TASK TO COMPLETE: Rewrite the lines of the listing below as a numbered list, starting at the line containing "Taking a closer" and running through the end of the listing, both ends included. Omit blank lines and the pictures.

(Spatial reasoning listing)
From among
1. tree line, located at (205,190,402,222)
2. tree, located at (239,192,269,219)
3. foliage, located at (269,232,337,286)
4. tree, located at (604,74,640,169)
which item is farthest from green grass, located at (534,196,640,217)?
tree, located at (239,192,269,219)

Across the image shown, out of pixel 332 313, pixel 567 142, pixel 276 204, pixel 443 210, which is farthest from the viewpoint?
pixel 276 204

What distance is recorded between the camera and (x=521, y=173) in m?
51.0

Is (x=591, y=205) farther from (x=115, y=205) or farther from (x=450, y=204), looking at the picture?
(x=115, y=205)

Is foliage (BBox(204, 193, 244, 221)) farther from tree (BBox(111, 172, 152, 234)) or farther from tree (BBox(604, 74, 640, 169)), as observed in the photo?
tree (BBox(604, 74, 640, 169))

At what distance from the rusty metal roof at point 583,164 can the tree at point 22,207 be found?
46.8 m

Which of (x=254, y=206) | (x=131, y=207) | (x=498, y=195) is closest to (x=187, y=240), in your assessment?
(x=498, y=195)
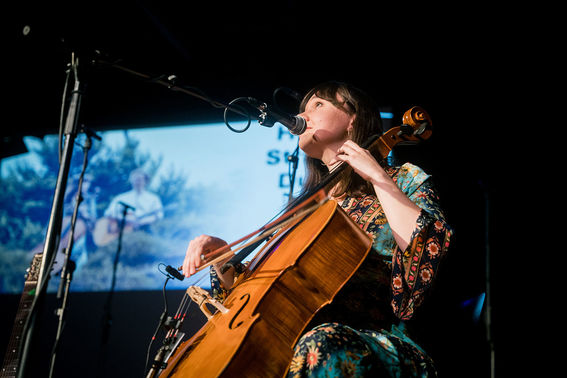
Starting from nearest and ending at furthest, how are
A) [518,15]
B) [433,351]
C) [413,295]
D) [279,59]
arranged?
[413,295], [433,351], [518,15], [279,59]

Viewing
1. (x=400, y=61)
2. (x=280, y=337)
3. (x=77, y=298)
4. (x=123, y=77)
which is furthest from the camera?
(x=123, y=77)

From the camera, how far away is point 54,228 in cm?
112

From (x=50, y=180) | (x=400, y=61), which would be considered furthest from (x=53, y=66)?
(x=400, y=61)

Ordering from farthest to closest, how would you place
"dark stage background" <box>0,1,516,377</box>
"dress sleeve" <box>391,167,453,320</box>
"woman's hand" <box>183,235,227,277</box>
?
"dark stage background" <box>0,1,516,377</box> < "woman's hand" <box>183,235,227,277</box> < "dress sleeve" <box>391,167,453,320</box>

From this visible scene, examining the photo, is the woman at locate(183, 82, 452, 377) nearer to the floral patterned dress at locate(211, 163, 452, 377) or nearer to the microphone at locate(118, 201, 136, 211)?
the floral patterned dress at locate(211, 163, 452, 377)

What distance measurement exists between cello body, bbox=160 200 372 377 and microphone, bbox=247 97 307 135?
37cm

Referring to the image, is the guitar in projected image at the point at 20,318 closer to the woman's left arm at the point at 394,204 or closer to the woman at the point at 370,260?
the woman at the point at 370,260

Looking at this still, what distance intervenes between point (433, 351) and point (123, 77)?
413 centimetres

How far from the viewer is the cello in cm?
97

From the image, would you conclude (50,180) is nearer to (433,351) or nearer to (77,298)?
(77,298)

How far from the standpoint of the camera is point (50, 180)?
434 cm

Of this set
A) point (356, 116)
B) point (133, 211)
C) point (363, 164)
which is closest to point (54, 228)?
point (363, 164)

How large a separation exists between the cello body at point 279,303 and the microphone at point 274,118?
0.37 metres

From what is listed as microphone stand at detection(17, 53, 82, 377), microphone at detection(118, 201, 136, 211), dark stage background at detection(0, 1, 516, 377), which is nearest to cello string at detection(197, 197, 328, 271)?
microphone stand at detection(17, 53, 82, 377)
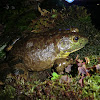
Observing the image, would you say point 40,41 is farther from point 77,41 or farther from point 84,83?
point 84,83

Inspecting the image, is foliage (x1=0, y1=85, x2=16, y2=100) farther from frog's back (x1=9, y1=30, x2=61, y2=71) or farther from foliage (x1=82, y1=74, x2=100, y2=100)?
foliage (x1=82, y1=74, x2=100, y2=100)

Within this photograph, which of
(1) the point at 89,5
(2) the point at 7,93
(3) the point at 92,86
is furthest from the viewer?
(1) the point at 89,5

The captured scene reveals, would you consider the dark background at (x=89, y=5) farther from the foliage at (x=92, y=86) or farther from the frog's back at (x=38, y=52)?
the foliage at (x=92, y=86)

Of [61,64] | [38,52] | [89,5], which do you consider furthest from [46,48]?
[89,5]

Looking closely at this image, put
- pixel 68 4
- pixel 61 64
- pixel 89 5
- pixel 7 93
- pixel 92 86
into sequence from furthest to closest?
pixel 68 4
pixel 89 5
pixel 61 64
pixel 7 93
pixel 92 86

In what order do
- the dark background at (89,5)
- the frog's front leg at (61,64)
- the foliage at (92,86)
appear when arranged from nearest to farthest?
the foliage at (92,86)
the frog's front leg at (61,64)
the dark background at (89,5)

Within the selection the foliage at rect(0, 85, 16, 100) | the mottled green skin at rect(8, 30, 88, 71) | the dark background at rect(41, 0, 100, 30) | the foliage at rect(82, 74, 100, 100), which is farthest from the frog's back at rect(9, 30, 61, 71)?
the dark background at rect(41, 0, 100, 30)

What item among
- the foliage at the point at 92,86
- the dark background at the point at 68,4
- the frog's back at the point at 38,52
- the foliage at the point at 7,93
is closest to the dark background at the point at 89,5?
the dark background at the point at 68,4

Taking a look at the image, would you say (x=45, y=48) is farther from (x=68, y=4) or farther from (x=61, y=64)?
(x=68, y=4)

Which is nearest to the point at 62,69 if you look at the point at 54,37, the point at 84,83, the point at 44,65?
the point at 44,65
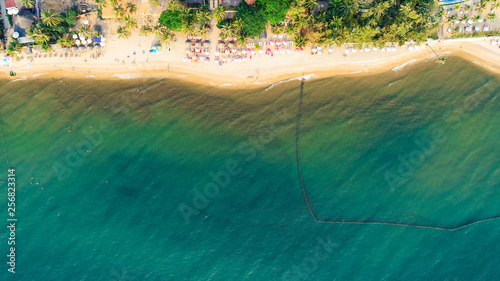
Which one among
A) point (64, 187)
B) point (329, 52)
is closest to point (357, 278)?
point (329, 52)

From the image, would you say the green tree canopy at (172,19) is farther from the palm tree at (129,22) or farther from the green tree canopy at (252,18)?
the green tree canopy at (252,18)

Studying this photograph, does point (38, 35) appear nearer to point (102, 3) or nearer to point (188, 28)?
point (102, 3)

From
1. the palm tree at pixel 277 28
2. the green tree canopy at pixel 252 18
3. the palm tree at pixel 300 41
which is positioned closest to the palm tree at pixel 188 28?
the green tree canopy at pixel 252 18

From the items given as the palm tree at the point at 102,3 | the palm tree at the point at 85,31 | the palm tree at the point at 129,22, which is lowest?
the palm tree at the point at 85,31

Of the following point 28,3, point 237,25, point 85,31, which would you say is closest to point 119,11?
point 85,31

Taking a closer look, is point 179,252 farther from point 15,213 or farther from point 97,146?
point 15,213

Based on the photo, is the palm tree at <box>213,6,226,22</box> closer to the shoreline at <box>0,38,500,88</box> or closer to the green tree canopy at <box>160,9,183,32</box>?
the green tree canopy at <box>160,9,183,32</box>

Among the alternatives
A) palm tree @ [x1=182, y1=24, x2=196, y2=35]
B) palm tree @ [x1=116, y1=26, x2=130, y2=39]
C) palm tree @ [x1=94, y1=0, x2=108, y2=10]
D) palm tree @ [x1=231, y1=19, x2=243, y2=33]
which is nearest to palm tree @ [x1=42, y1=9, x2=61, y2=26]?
palm tree @ [x1=94, y1=0, x2=108, y2=10]
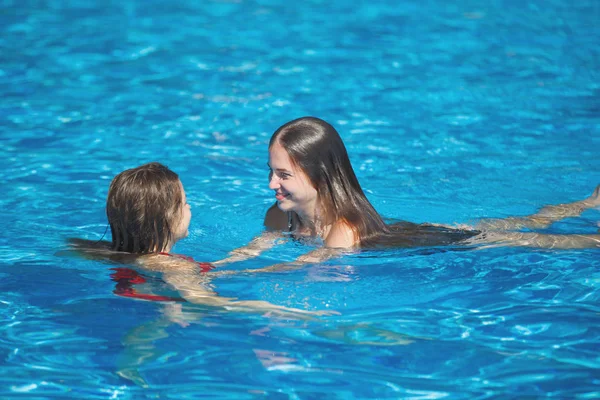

SOLUTION FOR THIS PROBLEM:
1. Taking a closer look, is point 179,252 farther from point 15,213 or farther from point 97,146?
2. point 15,213
3. Based on the photo, is the palm tree at <box>213,6,226,22</box> closer to the shoreline at <box>0,38,500,88</box> or closer to the green tree canopy at <box>160,9,183,32</box>?
4. the green tree canopy at <box>160,9,183,32</box>
5. Among the alternatives
6. A) palm tree @ [x1=182, y1=24, x2=196, y2=35]
7. B) palm tree @ [x1=116, y1=26, x2=130, y2=39]
8. C) palm tree @ [x1=94, y1=0, x2=108, y2=10]
9. D) palm tree @ [x1=231, y1=19, x2=243, y2=33]
10. which is nearest to palm tree @ [x1=42, y1=9, x2=61, y2=26]?
11. palm tree @ [x1=94, y1=0, x2=108, y2=10]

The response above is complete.